Mixture property prediction (viscosity and surface tension) supports polymer molecules through the allow_polymer parameter in GNN training, enabling accurate modeling of polymer-containing mixtures with pSMILES notation.

When using polymer SMILES with Graph Neural Network (GNN) models, the periodicity is automatically incorporated into the molecular graph representation, so the model understands the extended polymer structure beyond just the repeating unit.

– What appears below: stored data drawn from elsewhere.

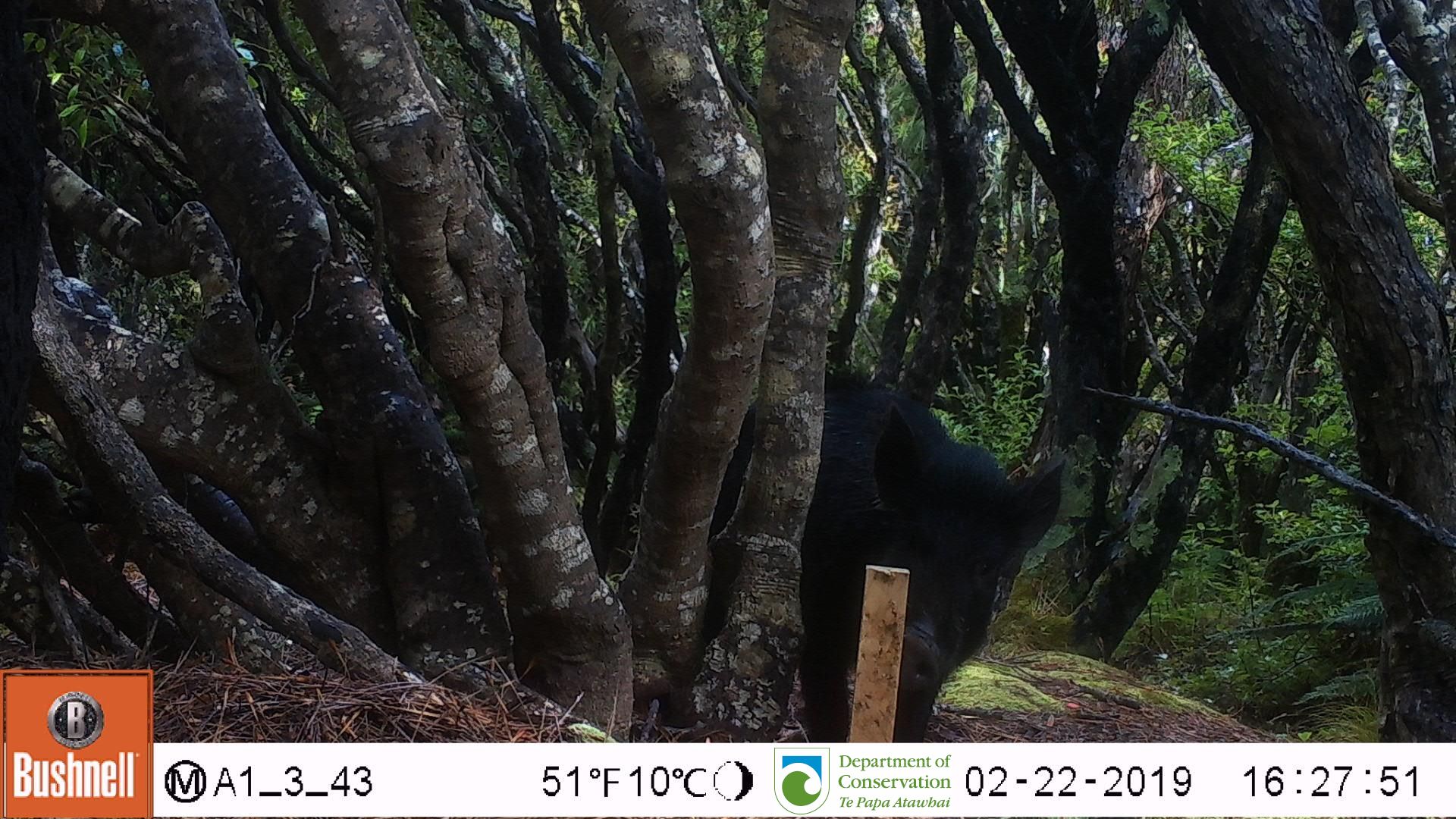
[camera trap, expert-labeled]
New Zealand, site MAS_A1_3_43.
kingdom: Animalia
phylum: Chordata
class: Mammalia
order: Artiodactyla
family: Suidae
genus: Sus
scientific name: Sus scrofa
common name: pig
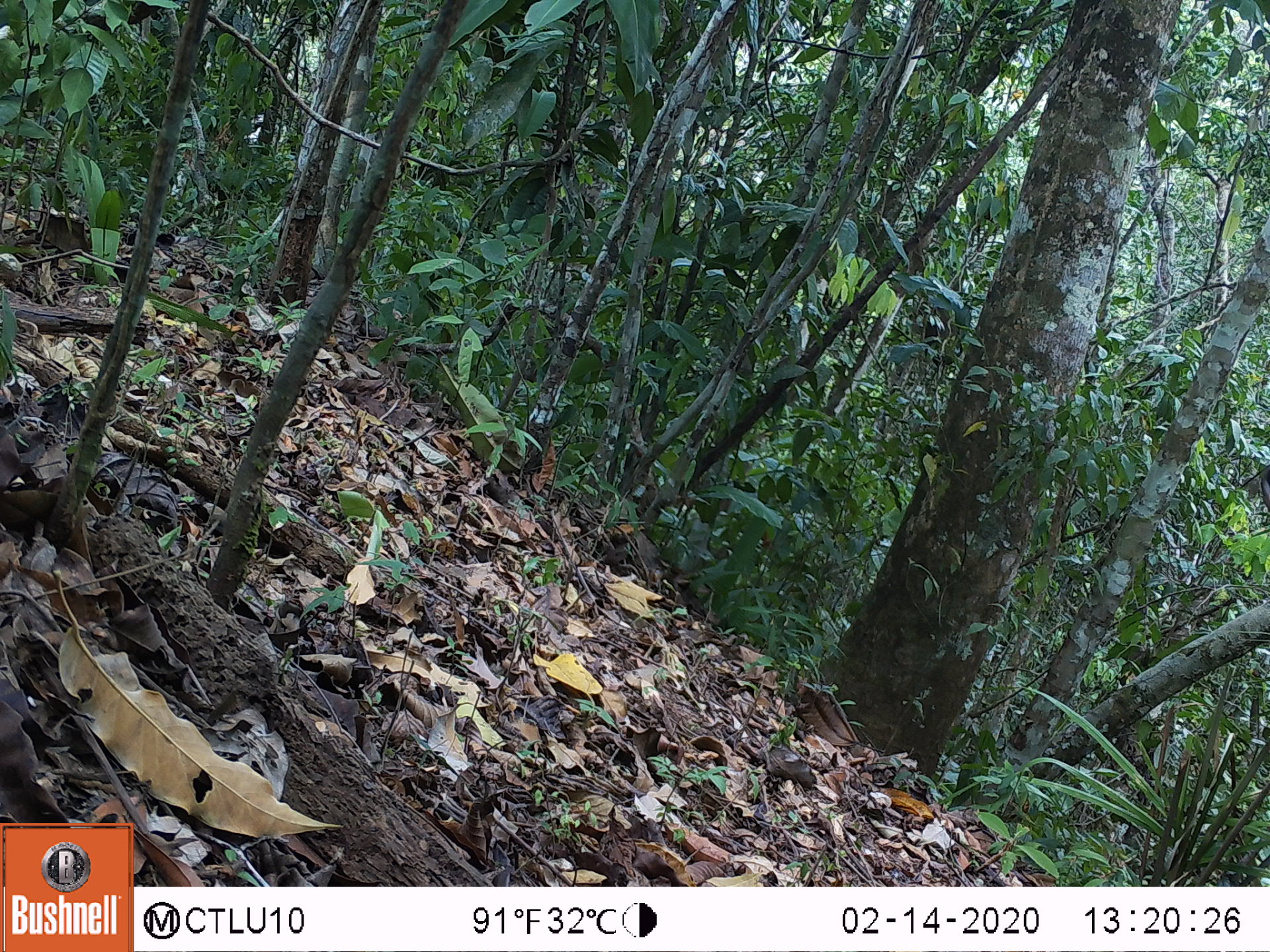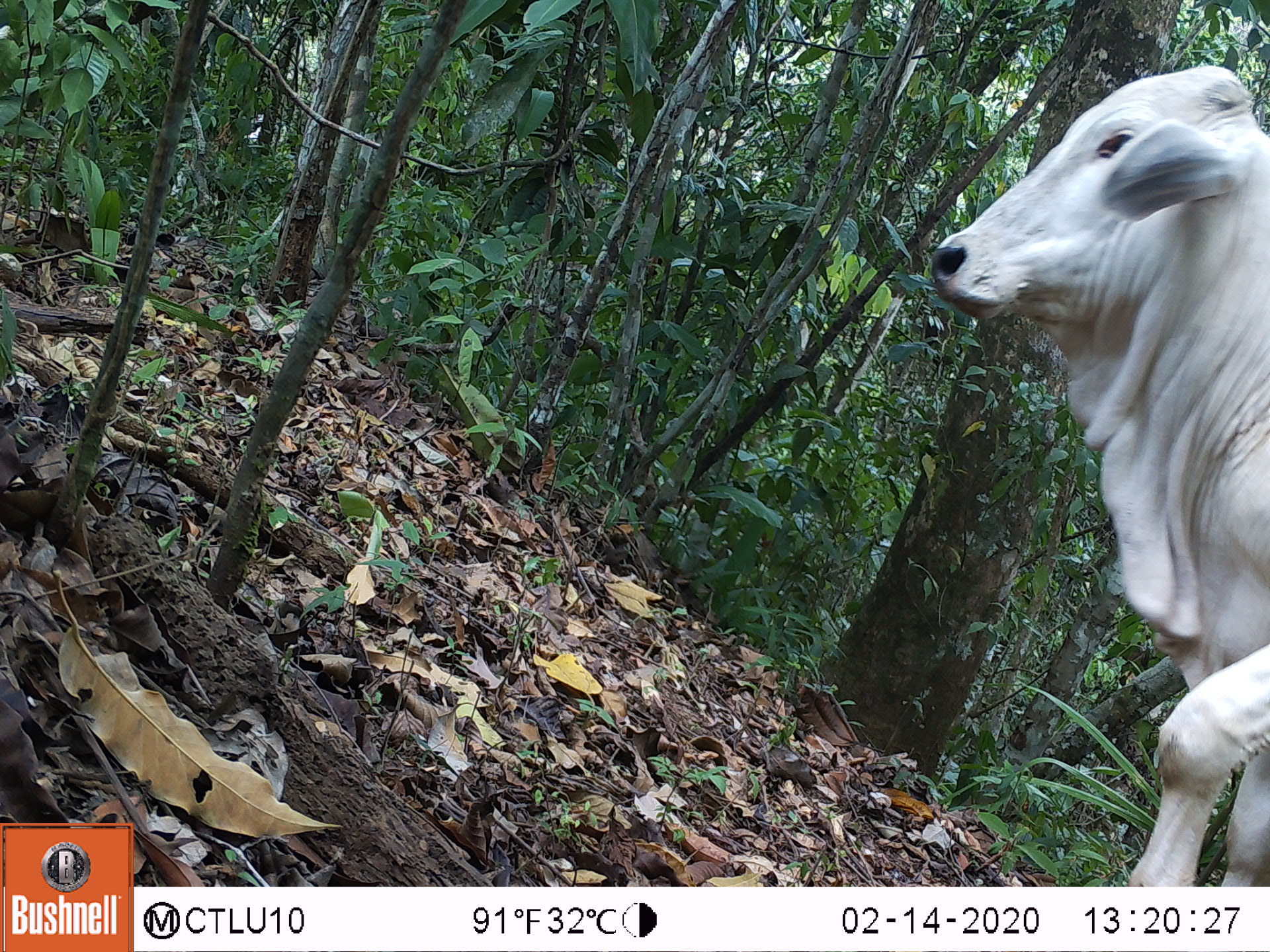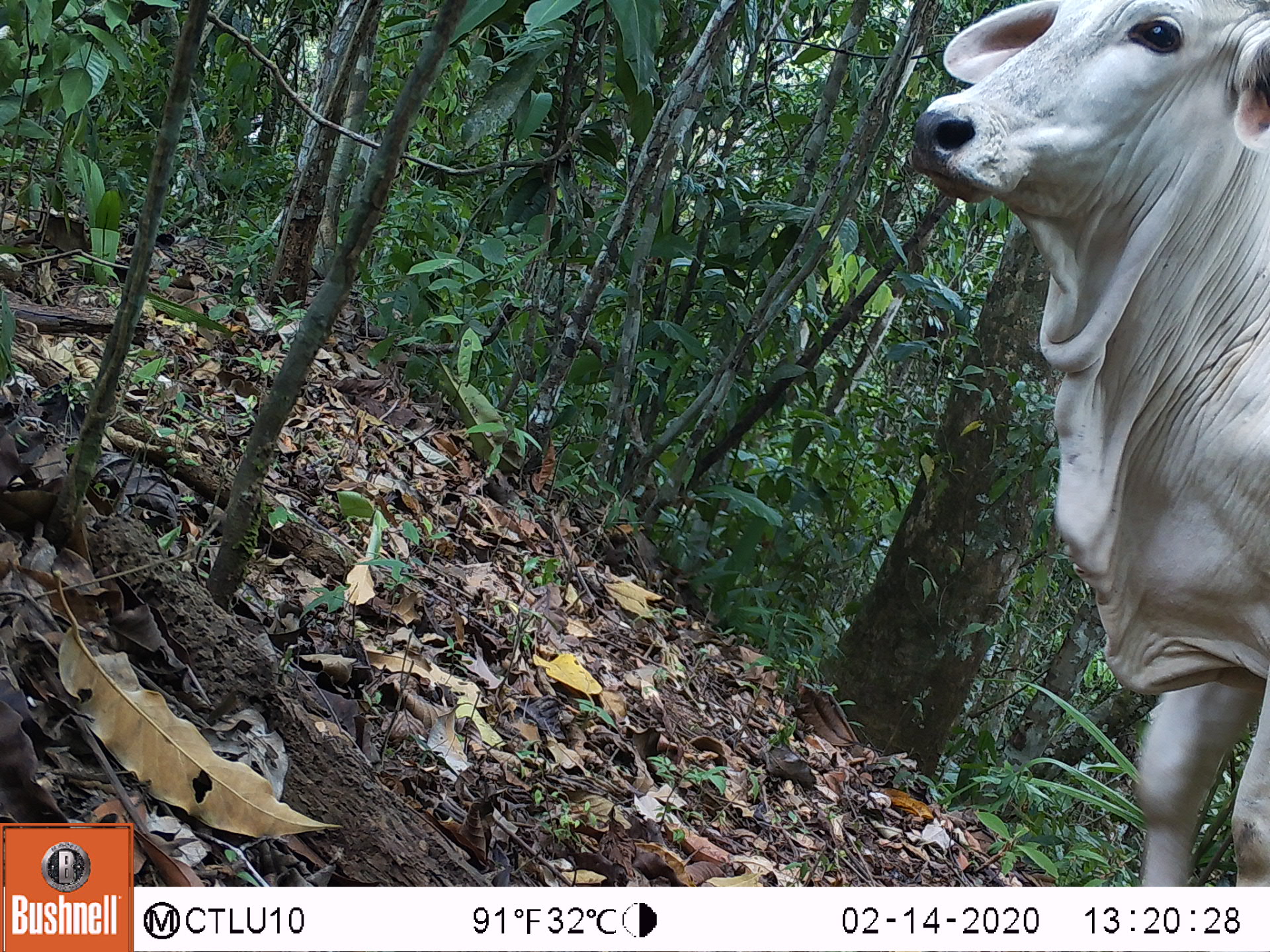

Hydrogen Capping for Quantum Chemistry

For quantum chemistry calculations (GEOMETRY_OPT, ATOM_ORDER, FORCE_FIELD_MD, and GROUP_CONTRIBUTION), the polymer SMILES are automatically processed to create finite, computable molecular models:

  1. Dummy atom removal: The * atoms are removed from the structure
  2. Hydrogen capping: Auxiliary hydrogen atoms are added to cap the dangling bonds where the dummy atoms were removed
  3. Canonical ordering: Atoms are reordered with auxiliary hydrogens first, followed by the original polymer atoms sorted by atomic number

One can also specify repeating oligomers instead of monomers, in case running quantum chemistry simulations on the oligomer rather than monomer would be advantageous for observing properties of interest:

  • Monomer: *CC* (ethylene unit)
  • Dimer: *CCCC* (two ethylene units)
  • Trimer: *CCCCCC* (three ethylene units)